▶ Dataset rows

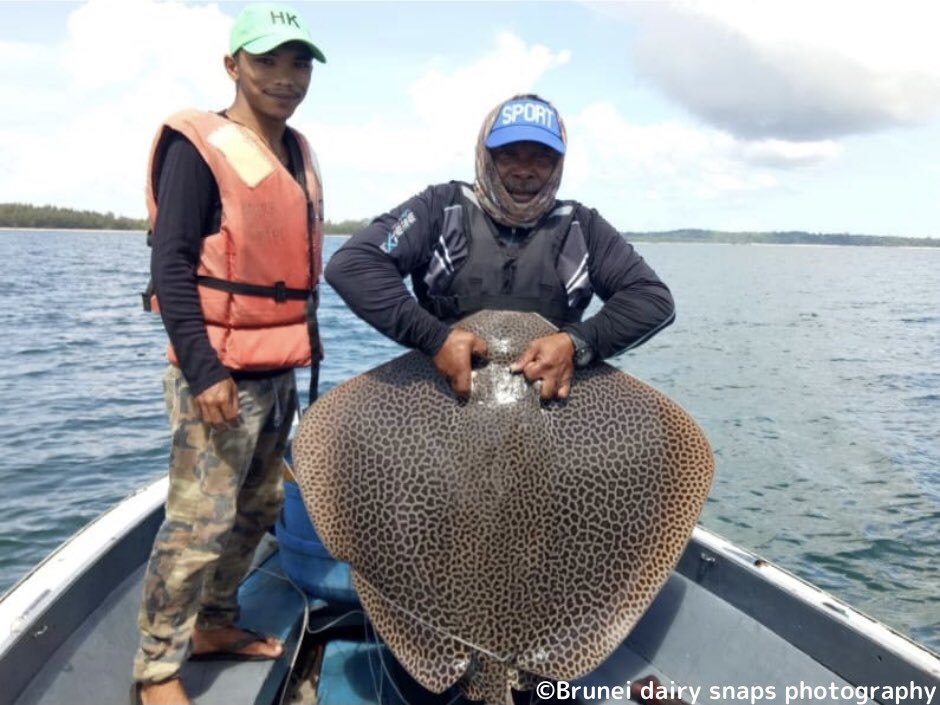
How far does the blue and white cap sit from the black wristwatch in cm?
→ 83

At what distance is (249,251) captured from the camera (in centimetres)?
318

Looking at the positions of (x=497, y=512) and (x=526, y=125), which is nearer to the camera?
(x=497, y=512)

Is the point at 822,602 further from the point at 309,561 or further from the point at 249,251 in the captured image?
the point at 249,251

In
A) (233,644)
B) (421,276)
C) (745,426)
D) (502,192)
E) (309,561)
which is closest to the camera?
(502,192)

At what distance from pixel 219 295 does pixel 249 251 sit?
220 mm

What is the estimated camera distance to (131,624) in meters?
3.71

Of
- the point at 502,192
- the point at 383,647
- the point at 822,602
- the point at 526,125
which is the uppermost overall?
the point at 526,125

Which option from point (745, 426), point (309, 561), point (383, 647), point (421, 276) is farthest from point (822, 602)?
point (745, 426)

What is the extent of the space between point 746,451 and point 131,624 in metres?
10.9

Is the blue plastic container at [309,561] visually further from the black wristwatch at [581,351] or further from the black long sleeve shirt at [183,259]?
the black wristwatch at [581,351]

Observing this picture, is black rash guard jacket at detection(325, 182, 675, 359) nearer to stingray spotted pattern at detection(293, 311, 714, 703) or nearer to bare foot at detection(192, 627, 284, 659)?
stingray spotted pattern at detection(293, 311, 714, 703)

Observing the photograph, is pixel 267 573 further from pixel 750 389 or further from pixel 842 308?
pixel 842 308

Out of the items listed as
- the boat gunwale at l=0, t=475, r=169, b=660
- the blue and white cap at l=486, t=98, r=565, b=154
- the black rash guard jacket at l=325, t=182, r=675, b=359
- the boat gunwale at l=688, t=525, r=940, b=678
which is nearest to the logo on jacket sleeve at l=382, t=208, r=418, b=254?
the black rash guard jacket at l=325, t=182, r=675, b=359

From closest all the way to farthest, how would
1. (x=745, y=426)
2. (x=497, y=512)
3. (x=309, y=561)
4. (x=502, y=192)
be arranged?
(x=497, y=512) → (x=502, y=192) → (x=309, y=561) → (x=745, y=426)
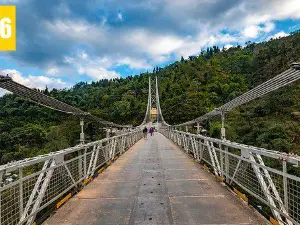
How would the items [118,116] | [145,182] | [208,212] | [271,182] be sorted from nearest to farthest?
[271,182] → [208,212] → [145,182] → [118,116]

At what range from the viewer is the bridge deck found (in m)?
3.12

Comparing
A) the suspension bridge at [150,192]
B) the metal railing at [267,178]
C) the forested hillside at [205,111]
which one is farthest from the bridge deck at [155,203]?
the forested hillside at [205,111]

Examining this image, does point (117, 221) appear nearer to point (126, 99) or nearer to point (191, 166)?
point (191, 166)

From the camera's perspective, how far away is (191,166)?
22.3 feet

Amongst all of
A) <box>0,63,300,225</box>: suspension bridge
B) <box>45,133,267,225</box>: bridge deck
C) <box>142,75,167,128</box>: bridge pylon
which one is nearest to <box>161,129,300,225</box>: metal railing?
<box>0,63,300,225</box>: suspension bridge

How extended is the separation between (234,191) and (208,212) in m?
1.04

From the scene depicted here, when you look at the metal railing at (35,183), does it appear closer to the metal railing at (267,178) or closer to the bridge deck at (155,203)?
the bridge deck at (155,203)

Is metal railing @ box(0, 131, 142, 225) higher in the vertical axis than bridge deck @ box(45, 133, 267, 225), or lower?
higher

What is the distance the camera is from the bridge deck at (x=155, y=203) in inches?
123

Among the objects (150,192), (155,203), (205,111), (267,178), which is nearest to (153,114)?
(205,111)

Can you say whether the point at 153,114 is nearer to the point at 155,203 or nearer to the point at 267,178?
the point at 155,203

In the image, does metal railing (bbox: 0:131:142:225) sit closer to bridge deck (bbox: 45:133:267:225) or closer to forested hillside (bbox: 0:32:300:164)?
bridge deck (bbox: 45:133:267:225)

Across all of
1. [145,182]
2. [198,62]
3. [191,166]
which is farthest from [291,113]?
[198,62]

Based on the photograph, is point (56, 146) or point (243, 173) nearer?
point (243, 173)
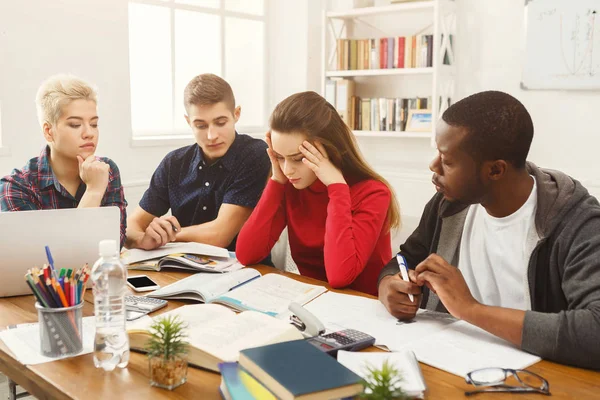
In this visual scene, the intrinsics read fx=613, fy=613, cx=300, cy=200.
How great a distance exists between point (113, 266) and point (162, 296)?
432 millimetres

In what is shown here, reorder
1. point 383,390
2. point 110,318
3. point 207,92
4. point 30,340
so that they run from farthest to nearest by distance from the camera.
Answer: point 207,92 → point 30,340 → point 110,318 → point 383,390

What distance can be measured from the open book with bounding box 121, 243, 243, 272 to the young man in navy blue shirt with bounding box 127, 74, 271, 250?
0.81 feet

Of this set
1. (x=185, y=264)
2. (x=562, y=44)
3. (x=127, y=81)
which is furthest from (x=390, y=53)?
(x=185, y=264)

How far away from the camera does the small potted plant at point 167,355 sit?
37.8 inches

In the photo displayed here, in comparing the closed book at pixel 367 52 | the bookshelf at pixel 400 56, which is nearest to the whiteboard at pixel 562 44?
the bookshelf at pixel 400 56

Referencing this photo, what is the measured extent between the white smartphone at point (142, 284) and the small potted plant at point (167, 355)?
0.57 meters

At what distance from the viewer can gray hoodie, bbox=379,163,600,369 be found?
1.09 m

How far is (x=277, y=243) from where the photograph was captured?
6.93 feet

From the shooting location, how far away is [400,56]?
12.5 feet

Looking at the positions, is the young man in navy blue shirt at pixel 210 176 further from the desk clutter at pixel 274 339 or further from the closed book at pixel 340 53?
the closed book at pixel 340 53

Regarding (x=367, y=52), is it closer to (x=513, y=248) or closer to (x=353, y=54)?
(x=353, y=54)

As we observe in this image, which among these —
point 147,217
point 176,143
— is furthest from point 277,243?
point 176,143

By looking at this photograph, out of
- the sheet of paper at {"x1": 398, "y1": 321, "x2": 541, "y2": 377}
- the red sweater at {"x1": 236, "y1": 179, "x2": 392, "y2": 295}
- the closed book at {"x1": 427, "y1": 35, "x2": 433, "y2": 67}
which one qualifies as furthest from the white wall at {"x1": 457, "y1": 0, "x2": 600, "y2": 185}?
the sheet of paper at {"x1": 398, "y1": 321, "x2": 541, "y2": 377}

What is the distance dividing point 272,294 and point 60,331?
1.75 feet
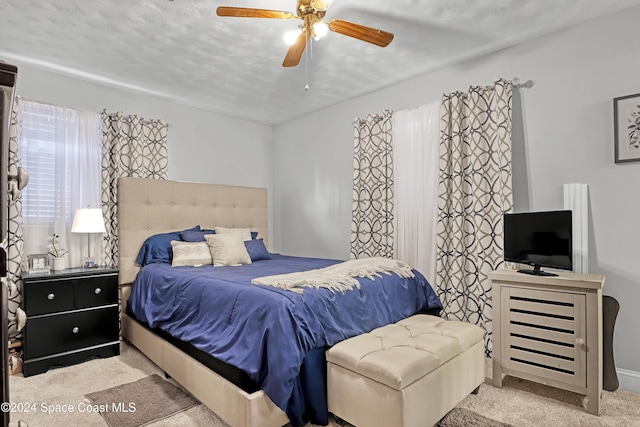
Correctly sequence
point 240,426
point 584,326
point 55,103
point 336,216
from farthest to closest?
point 336,216, point 55,103, point 584,326, point 240,426

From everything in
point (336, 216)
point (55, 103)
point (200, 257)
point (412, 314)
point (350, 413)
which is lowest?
point (350, 413)

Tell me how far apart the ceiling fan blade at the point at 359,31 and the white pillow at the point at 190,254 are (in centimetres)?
237

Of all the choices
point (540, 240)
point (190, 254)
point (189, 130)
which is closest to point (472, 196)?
point (540, 240)

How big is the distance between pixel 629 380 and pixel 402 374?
1908mm

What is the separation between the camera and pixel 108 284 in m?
3.24

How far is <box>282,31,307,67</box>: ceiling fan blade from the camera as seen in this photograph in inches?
87.8

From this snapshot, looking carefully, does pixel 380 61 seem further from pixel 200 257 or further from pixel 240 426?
pixel 240 426

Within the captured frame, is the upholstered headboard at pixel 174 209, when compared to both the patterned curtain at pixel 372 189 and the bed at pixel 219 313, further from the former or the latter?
the patterned curtain at pixel 372 189

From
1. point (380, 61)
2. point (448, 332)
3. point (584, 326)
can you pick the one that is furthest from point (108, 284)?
point (584, 326)

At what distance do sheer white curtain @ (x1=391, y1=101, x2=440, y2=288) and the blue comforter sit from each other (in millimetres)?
627

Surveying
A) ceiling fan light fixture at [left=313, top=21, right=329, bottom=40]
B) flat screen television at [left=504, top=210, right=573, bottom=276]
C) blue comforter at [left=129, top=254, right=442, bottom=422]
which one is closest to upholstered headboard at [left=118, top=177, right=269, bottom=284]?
blue comforter at [left=129, top=254, right=442, bottom=422]

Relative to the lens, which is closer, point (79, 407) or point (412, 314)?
point (79, 407)

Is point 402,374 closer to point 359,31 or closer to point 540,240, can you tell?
point 540,240

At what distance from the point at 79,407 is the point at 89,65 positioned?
2.79 metres
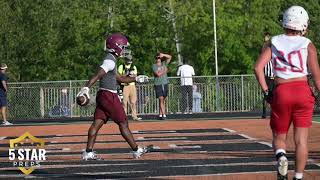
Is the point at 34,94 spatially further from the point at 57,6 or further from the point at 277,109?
the point at 277,109

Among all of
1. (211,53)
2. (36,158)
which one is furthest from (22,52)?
(36,158)

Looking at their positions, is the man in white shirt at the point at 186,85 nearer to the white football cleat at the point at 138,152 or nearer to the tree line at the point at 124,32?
the tree line at the point at 124,32

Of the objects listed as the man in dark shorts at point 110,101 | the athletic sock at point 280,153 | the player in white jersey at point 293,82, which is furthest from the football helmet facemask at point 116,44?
the athletic sock at point 280,153

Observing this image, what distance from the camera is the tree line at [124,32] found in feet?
127

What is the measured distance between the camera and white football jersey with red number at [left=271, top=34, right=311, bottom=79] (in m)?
7.98

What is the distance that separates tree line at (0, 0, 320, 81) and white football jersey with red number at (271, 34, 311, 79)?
1192 inches

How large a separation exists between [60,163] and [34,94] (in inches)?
727

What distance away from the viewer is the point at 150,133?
16984 mm

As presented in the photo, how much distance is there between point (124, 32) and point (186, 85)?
12.8 metres

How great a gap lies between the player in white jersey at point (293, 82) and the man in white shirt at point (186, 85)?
1916cm

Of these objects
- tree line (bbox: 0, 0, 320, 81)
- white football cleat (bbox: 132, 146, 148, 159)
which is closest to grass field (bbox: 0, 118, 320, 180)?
white football cleat (bbox: 132, 146, 148, 159)

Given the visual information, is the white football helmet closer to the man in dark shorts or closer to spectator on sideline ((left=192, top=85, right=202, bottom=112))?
the man in dark shorts

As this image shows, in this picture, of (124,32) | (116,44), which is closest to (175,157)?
(116,44)

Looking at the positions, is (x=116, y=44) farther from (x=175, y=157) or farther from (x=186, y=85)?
(x=186, y=85)
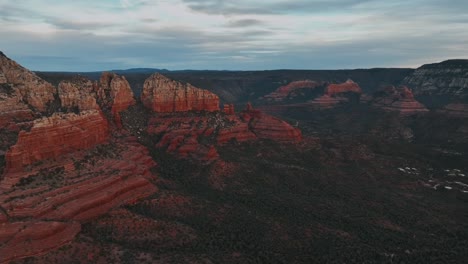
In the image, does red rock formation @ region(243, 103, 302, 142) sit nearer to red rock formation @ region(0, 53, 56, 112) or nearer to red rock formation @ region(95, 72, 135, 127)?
red rock formation @ region(95, 72, 135, 127)

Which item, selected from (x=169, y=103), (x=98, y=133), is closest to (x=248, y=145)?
(x=169, y=103)

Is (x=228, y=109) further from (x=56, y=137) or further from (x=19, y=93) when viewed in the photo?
(x=56, y=137)

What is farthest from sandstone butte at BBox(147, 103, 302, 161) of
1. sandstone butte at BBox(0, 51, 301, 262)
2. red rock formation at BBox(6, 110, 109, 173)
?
red rock formation at BBox(6, 110, 109, 173)

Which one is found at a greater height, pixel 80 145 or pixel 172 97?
pixel 172 97

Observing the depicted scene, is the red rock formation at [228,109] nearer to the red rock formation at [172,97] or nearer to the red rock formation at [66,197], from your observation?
the red rock formation at [172,97]

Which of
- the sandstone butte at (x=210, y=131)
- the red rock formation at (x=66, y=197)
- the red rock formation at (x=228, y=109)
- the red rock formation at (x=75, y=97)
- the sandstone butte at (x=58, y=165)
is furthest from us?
the red rock formation at (x=228, y=109)

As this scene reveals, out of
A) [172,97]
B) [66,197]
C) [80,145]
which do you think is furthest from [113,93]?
[66,197]

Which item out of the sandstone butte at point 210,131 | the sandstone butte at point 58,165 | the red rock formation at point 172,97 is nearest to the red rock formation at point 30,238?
the sandstone butte at point 58,165
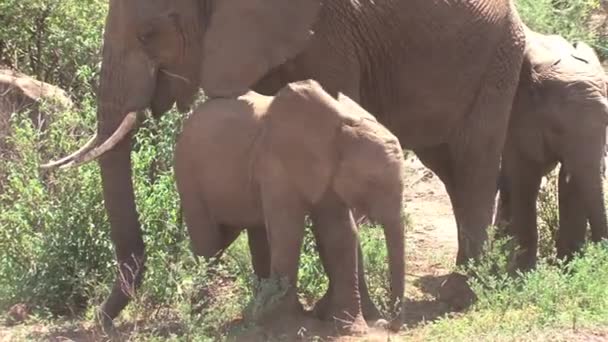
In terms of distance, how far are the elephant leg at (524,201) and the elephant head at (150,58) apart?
207cm

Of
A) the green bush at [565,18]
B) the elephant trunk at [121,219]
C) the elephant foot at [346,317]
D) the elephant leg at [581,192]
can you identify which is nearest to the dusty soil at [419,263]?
the elephant foot at [346,317]

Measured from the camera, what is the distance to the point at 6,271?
7.07m

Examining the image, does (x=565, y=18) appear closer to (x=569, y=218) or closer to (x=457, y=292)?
(x=569, y=218)

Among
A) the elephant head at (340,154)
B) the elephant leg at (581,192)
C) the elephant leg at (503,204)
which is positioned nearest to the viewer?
the elephant head at (340,154)

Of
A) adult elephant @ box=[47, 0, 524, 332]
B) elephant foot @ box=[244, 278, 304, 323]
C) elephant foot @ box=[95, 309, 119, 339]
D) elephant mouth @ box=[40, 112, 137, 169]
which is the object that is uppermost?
adult elephant @ box=[47, 0, 524, 332]

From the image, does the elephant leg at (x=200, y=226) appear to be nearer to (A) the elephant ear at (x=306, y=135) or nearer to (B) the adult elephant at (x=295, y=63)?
(B) the adult elephant at (x=295, y=63)

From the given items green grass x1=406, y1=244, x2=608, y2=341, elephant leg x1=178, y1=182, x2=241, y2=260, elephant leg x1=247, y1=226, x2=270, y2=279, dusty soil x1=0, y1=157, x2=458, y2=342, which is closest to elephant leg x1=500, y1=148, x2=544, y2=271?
dusty soil x1=0, y1=157, x2=458, y2=342

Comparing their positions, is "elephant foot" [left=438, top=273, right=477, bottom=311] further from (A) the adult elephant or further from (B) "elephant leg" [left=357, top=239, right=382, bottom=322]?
(B) "elephant leg" [left=357, top=239, right=382, bottom=322]

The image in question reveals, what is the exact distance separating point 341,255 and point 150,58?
4.36 ft

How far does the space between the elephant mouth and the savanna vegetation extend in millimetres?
647

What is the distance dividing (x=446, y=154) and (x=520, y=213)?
589mm

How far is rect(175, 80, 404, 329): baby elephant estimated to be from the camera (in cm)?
581

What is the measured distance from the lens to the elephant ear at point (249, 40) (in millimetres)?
6328

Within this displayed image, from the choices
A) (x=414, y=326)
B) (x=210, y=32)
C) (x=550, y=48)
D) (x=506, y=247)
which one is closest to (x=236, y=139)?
(x=210, y=32)
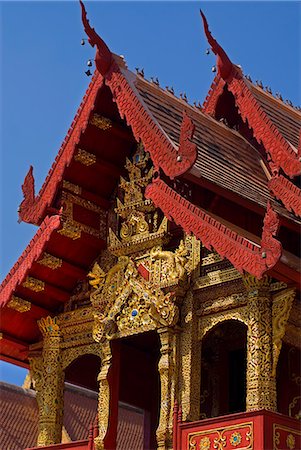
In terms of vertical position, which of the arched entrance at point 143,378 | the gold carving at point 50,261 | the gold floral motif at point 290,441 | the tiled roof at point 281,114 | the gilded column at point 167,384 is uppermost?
the tiled roof at point 281,114

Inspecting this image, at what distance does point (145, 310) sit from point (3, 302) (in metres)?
2.05

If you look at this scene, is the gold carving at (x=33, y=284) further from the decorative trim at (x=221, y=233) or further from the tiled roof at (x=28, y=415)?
the tiled roof at (x=28, y=415)

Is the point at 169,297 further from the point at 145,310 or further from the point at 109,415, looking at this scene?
the point at 109,415

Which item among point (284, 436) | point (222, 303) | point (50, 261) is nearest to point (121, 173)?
point (50, 261)

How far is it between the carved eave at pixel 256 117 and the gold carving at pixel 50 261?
2933mm

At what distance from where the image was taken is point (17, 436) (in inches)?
1013

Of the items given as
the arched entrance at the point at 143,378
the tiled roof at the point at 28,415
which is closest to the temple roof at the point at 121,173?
the arched entrance at the point at 143,378

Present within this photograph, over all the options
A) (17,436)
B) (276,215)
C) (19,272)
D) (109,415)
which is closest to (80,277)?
(19,272)

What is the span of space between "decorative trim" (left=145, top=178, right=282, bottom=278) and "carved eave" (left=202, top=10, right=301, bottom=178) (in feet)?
4.69

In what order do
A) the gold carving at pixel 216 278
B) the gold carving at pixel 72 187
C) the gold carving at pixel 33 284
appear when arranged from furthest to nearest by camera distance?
the gold carving at pixel 33 284
the gold carving at pixel 72 187
the gold carving at pixel 216 278

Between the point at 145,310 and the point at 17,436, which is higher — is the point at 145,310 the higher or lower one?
the lower one

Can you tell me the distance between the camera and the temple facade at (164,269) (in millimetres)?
15875

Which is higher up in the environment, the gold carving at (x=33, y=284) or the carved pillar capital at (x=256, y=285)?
the gold carving at (x=33, y=284)

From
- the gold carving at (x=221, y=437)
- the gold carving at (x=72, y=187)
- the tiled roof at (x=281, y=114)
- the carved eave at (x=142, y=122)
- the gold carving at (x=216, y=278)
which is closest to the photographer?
the gold carving at (x=221, y=437)
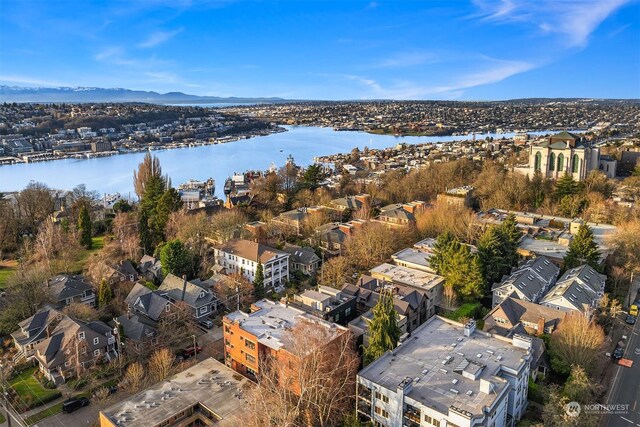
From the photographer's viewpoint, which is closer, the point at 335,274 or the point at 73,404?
the point at 73,404

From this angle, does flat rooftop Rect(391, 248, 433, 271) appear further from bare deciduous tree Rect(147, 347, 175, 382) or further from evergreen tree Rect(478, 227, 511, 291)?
bare deciduous tree Rect(147, 347, 175, 382)

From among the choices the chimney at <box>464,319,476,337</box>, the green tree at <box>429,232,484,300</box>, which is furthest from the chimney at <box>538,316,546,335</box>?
the green tree at <box>429,232,484,300</box>

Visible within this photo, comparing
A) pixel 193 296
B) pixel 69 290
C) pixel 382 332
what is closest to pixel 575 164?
pixel 382 332

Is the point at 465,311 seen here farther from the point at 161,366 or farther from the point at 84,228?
the point at 84,228

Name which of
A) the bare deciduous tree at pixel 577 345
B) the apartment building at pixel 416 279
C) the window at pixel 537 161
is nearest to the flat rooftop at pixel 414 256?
the apartment building at pixel 416 279

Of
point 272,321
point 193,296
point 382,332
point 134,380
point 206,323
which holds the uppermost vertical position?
point 382,332

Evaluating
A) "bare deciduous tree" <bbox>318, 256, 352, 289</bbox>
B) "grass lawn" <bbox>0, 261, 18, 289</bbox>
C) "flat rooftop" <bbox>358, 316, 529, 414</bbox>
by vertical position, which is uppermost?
"flat rooftop" <bbox>358, 316, 529, 414</bbox>
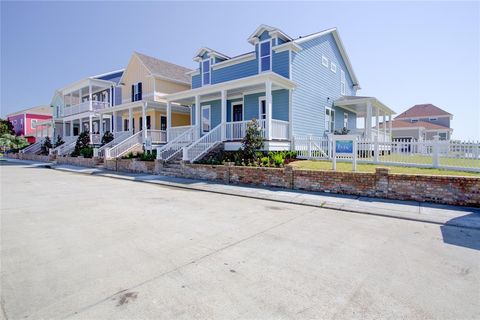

▶ Task to complete
Filter the data above, keeping only the lines that contain the word "region". Copy each matching line in full.

▶ Response to this task
In the image, does red rock formation @ region(243, 103, 302, 142) sit nearer to red rock formation @ region(0, 53, 56, 112) or nearer to red rock formation @ region(95, 72, 135, 127)?
red rock formation @ region(95, 72, 135, 127)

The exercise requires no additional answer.